> [CONSIGNE 1]:
Recopiez le passage de l'article sur la Grèce qui va de « Le premier ministre » jusqu'à « nettement plus pro-européens. ».
> [CONSIGNE 2]:
D'après l'article sur la Grèce, quel jour l'accord a-t-il été arraché ?

*** TEXTE À LIRE ***

En Europe, une certaine gêne s’installe face à la « mise sous tutelle » d’Athènes
C’est l’une des clauses les plus dures imposées à la Grèce par la zone euro. Afin d’obtenir un troisième plan d’aide, le gouvernement grec a dû s’engager à « consulter les institutions [créancières] et convenir avec elles de tout projet législatif avant de le soumettre à la consultation publique ou au Parlement ».
Le premier ministre grec, Alexis Tsipras, est même tenu de revenir sur les décisions prises depuis son arrivée au pouvoir, comme la réembauche de fonctionnaires licenciés, « puisqu’elles constituent, selon le compromis, un retour en arrière par rapport aux engagements pris au titre du programme précédent ». En clair, l’accord arraché au petit matin, lundi 13 juillet, limite de façon drastique la souveraineté de la Grèce, au point de susciter de vives critiques de la part des forces eurosceptiques, qui crient sans surprise au « coup de force », mais aussi de courants nettement plus pro-européens.
Une « Kommandatur » à Athènes
« Le dommage fait à l’intégration européenne est énorme et sera peut-être irréversible, dénonce Philippe Lamberts, le coprésident du groupe des Verts au Parlement européen. On a préservé l’unité de l’euro, mais en sacrifiant la démocratie. » Il ne cache pas la consternation qui a saisi ses troupes : « Les europhobes auront dès lors beau jeu de dire que la démocratie et l’Europe ne sont pas compatibles. » « Il a été décidé d’implanter à Athènes une Kommandantur, sans y envoyer les parachutistes, c’est un attentat contre la démocratie », ajoute-t-il encore. Son collègue allemand, Sven Giegold, parle d’une « mise sous tutelle étatique », susceptible de constituer un grave accroc aux valeurs fondamentales du continent.
De fait, l’ampleur des restrictions « démocratiques » est inédite. Depuis 2010, chaque pays européen sous programme d’aide a perdu un peu de sa souveraineté au profit de ses créanciers, le Fonds monétaire international (FMI), la Banque centrale européenne (BCE) et la Commission de Bruxelles. « C’est pour cela que Mario Monti [l’ex-président du Conseil italien] a refusé toute aide, en dépit des pressions de Nicolas Sarkozy et d’Angela Merkel, soucieux, fin 2011, d’éviter la contagion », rappelle Sylvie Goulard, eurodéputée MoDem.

*** DONNÉES ***

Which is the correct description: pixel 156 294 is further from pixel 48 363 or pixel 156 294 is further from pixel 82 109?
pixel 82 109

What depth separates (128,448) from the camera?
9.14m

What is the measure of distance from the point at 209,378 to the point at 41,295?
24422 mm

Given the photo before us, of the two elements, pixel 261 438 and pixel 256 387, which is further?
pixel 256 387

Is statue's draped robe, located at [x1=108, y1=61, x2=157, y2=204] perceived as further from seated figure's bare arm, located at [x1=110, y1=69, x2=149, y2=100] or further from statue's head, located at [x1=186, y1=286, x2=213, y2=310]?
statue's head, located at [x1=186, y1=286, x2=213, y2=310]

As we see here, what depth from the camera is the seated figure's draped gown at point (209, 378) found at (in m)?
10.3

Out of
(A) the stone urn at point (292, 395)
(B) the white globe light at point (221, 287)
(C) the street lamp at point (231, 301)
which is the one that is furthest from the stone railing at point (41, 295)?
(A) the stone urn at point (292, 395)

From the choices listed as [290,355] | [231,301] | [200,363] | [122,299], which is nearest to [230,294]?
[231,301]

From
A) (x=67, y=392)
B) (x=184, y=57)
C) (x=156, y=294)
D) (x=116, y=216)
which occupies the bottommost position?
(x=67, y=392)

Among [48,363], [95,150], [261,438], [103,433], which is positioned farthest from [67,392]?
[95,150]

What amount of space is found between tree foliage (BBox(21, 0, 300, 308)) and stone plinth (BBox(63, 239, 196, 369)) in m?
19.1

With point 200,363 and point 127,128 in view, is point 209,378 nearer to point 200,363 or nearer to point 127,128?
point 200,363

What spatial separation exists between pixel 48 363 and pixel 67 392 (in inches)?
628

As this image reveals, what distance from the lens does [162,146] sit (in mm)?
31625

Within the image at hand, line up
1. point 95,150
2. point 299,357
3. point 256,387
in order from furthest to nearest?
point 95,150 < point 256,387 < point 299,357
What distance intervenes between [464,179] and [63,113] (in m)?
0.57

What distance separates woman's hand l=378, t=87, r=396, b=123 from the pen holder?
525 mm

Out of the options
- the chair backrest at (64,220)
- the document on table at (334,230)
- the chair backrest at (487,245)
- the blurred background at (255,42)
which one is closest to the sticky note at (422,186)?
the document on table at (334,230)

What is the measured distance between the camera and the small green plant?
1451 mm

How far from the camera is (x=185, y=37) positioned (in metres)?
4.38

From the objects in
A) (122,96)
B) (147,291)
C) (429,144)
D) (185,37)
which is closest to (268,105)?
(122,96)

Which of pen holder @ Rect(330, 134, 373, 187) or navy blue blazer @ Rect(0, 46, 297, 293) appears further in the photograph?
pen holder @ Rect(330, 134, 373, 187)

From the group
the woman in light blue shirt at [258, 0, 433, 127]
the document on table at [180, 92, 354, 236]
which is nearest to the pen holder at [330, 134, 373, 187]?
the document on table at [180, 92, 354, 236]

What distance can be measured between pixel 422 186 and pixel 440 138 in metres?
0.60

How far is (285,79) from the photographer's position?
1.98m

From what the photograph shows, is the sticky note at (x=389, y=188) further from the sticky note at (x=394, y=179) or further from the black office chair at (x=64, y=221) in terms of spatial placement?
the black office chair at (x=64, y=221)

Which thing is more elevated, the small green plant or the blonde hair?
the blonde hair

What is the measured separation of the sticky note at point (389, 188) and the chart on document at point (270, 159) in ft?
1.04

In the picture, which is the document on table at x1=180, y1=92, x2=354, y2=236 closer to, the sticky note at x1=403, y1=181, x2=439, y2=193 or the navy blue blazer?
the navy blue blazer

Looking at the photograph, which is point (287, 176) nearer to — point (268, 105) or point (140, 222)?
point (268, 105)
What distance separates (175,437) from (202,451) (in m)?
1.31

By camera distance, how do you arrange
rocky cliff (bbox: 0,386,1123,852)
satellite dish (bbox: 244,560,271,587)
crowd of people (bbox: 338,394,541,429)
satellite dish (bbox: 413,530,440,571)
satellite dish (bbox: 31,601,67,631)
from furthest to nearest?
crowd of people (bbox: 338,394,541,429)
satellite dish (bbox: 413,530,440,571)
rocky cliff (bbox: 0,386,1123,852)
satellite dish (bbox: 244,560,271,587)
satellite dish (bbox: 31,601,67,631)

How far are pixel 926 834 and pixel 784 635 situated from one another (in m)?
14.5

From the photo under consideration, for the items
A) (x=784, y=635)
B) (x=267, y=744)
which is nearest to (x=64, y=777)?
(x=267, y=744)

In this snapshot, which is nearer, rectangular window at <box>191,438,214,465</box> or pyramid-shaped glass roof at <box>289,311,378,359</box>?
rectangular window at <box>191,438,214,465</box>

***

> [RÉPONSE 1]:
Le premier ministre grec, Alexis Tsipras, est même tenu de revenir sur les décisions prises depuis son arrivée au pouvoir, comme la réembauche de fonctionnaires licenciés, « puisqu’elles constituent, selon le compromis, un retour en arrière par rapport aux engagements pris au titre du programme précédent ». En clair, l’accord arraché au petit matin, lundi 13 juillet, limite de façon drastique la souveraineté de la Grèce, au point de susciter de vives critiques de la part des forces eurosceptiques, qui crient sans surprise au « coup de force », mais aussi de courants nettement plus pro-européens.

> [RÉPONSE 2]:
Au petit matin du lundi 13 juillet.